Material to process

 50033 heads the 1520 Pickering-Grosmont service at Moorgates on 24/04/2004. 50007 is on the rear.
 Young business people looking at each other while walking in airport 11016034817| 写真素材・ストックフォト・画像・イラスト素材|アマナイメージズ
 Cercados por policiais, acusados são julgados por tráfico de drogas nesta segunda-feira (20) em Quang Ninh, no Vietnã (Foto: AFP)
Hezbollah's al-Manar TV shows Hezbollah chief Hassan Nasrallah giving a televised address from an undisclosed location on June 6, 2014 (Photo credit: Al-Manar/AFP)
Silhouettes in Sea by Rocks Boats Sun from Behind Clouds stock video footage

--

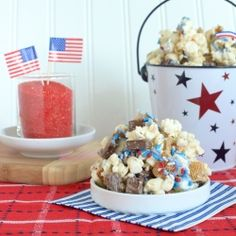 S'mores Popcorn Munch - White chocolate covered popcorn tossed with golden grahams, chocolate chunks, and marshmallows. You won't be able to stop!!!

Task item
Output the material above exactly, but only from the line that carries "Young business people" through the line that carries "Cercados por policiais, acusados".

Exercise output
 Young business people looking at each other while walking in airport 11016034817| 写真素材・ストックフォト・画像・イラスト素材|アマナイメージズ
 Cercados por policiais, acusados são julgados por tráfico de drogas nesta segunda-feira (20) em Quang Ninh, no Vietnã (Foto: AFP)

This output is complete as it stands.